An experimental and theoretical study on the 3D trapping and manipulation of microbubbles by means low power laser-induced temperature gradients induced in ethanol by bulk light absorption (λ = 1550 nm) is presented. Two optical fibers were used: One for bubble generation (OF_G) and the other for both trapping and manipulation (OF_T). Light from a Q-switched pulsed laser (λ = 532 nm and pulse width τ_p = 5 ns) propagates in fiber OF_G and gets absorbed at silver nanoparticles (AgNPs), previously photodeposited, at the distal end of a fiber optic core, generating the microbubbles. In the fiber OF_T, light of low power CW laser was used to trap and manipulate the bubbles by thermocapillary induced by light bulk absorption in ethanol. The microbubble generated on OF_G migrates toward the fiber OF_T. The equilibrium between the buoyancy force F_B, drag force F_D and the Marangoni force (also known as thermocapillary force) F_M gives rise to a 3D stably trapping and manipulation of the microbubble for the best time to our best knowledge.
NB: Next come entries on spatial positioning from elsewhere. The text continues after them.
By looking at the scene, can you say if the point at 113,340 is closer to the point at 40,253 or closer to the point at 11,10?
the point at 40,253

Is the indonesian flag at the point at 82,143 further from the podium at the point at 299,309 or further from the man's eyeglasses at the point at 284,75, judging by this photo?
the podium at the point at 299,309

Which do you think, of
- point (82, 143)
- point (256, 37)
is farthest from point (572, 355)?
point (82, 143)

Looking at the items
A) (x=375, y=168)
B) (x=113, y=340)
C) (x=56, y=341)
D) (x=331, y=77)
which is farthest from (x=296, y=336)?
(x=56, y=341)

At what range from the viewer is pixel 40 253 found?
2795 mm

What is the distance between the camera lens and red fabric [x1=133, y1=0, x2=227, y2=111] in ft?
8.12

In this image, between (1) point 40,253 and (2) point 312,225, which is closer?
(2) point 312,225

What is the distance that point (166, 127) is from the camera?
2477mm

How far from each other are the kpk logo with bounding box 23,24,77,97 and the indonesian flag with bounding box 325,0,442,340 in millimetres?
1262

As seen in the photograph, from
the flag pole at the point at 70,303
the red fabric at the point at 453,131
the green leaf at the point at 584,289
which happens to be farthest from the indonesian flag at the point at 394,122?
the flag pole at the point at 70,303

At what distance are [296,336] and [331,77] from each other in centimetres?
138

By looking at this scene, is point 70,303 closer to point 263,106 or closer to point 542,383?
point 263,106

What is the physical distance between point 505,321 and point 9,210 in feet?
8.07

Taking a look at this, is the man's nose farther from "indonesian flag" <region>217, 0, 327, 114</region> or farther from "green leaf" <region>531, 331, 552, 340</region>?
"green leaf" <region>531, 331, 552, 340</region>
通过大量吸收光在乙醇中诱导的低功率激光诱导的温度梯度对微气泡进行3D捕获和处理的实验和理论研究（λ= 1550 nm）。使用了两种光纤：一种用于产生气泡（OF _G），另一种用于捕获和操纵（OF _T）。来自调Q脉冲激光的光（λ = 532 nm和脉冲宽度 τ_p = 5 ns）在光纤OF _G中传播，并被预先光沉积在光纤核心远端的银纳米颗粒（AgNP）吸收，从而产生微泡。在OF _T光纤中，低功率连续波激光的光被乙醇中的轻质吸收所引起的热毛细管捕获并操纵气泡。在OF _G上产生的微气泡向光纤OF _T迁移。浮力之间的平衡F_乙， 拖曳力 F_d 和Marangoni力（也称为热毛细管力） F_中号 在我们所知的最佳时间产生了3D稳定捕获和操纵微泡的过程。